Para as brincadeiras de círculo Franchi passou a levar diversos objetos, como


brinquedos, roupas, fantasias, etc. As brincadeiras aconteciam como que em
uma dramatização e as crianças utilizavam esses e outros objetos para
compor seus personagens. A autora pode perceber que quando as crianças
criavam um personagem, adaptavam sua fala ao personagem, assim
distinguiam seu modo de falar de outros. Em diversos momentos relatados
no livro a crianças demonstraram ter consciência da variação linguística e da
aproximação ou distancia da língua padrão.

Durante uma das visitas a turma, a autora propôs uma brincadeira de


adivinhação por meio da mímica. Dividiu as crianças em grupo e cada um
deveria fazer gestos para que o outro adivinhasse o que queriam dizer. As
interpretações eram muito limitadas aos gestos feitos e as crianças não
conseguiam decifrar a mensagem completa. A pós esta experiência Franchi,
em conversas com a turma, chegou à conclusão que a comunicação pela
mímica, pelo ritmo, pela música ou por outras expressões corporais não é tão
satisfatória quanto por meio das expressões verbais, ressaltando assim a
importância da oralidade.
Ao longo dos encontros Franchi foi estabelecendo ligações entre fala e
escrita, propondo brincadeiras que necessitavam da escrita e/ou da leitura,
mas sempre de forma significativa e interessante para a turma. No segundo
capitulo do livro, a autora procura ressaltar a concepção que as crianças
fazem da escrita. Perguntando as crianças sobre esse tema, a autora descreve
que a maioria das crianças atribui maior valor a leitura. Este valor está
diretamente ligado a concepção dos pais sobre a importância de ler e escrever
que, naquele momento, ainda não é realidade para a criança. A minoria das
crianças apontou na leitura uma função prática, no caso, a de ler revistas e
cartazes.

→ Dados extraídos
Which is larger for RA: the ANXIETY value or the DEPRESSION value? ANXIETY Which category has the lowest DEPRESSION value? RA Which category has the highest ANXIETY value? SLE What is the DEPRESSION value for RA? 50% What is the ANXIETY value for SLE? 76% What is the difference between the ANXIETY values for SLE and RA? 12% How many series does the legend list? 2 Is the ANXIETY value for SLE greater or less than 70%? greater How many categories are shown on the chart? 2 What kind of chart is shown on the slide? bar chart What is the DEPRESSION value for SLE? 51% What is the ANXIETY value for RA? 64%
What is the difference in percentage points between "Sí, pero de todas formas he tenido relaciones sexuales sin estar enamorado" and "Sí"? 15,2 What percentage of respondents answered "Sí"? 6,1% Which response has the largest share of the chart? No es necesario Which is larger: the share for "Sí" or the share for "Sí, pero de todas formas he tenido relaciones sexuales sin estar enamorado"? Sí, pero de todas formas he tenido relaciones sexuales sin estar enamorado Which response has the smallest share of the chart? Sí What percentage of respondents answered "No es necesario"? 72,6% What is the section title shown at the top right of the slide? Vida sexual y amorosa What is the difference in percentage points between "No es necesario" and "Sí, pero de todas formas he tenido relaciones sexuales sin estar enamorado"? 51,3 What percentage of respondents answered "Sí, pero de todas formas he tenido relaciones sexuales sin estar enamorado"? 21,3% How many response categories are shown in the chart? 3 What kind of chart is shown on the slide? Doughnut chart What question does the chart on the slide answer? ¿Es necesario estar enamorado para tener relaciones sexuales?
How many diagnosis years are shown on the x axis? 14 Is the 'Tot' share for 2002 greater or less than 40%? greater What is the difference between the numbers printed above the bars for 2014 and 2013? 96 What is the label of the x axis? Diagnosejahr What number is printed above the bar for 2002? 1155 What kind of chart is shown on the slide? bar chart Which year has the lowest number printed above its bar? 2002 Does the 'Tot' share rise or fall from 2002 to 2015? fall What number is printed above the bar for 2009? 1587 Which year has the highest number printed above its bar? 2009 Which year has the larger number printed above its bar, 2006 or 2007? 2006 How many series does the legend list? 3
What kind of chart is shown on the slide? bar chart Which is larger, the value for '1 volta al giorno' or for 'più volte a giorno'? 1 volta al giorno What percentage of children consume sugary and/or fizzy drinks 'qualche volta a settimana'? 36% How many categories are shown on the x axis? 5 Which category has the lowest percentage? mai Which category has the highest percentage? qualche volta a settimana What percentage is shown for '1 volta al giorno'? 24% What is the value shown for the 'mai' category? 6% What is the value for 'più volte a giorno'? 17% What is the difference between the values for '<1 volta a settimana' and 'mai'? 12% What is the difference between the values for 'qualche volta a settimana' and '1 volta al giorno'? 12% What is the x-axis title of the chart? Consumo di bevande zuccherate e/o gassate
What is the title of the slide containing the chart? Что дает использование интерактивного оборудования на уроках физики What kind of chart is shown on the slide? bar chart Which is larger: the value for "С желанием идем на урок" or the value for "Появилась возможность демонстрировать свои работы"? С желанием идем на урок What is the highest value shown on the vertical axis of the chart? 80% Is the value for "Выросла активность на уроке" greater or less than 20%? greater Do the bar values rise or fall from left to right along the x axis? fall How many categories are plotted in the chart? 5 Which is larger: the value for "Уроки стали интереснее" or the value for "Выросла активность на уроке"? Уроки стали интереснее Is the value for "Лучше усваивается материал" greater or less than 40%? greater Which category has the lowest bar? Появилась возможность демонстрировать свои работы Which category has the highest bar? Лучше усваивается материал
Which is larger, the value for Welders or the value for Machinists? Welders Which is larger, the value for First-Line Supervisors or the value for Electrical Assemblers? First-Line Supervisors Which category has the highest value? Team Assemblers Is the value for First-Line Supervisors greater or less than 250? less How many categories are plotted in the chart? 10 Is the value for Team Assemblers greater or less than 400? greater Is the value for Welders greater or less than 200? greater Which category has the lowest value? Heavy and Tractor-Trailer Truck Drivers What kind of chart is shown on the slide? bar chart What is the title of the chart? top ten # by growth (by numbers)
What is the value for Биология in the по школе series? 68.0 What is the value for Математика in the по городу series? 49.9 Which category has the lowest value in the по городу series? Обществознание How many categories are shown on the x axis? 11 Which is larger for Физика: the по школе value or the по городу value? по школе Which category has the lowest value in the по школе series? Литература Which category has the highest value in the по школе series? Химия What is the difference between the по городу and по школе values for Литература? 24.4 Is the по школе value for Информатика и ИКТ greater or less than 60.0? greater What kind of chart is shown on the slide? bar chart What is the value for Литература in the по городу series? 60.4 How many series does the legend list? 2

→ A fazer
Por favor, resuma em três frases o trecho sobre as brincadeiras que Franchi fez com a turma.

→ Resposta escrita
Franchi levava brinquedos, roupas e fantasias para as brincadeiras de círculo, e a autora percebeu que as crianças adaptavam a fala aos personagens que criavam, demonstrando consciência da variação linguística. Numa brincadeira de adivinhação por mímica, as crianças não conseguiam decifrar a mensagem completa, e Franchi concluiu com a turma que a comunicação por gestos e outras expressões corporais é menos satisfatória que a verbal, ressaltando a importância da oralidade. Ao longo dos encontros, ela ligou fala e escrita por meio de brincadeiras e constatou que a maioria das crianças atribui maior valor à leitura, por influência da concepção dos pais, enquanto uma minoria viu na leitura uma função prática, como ler revistas e cartazes.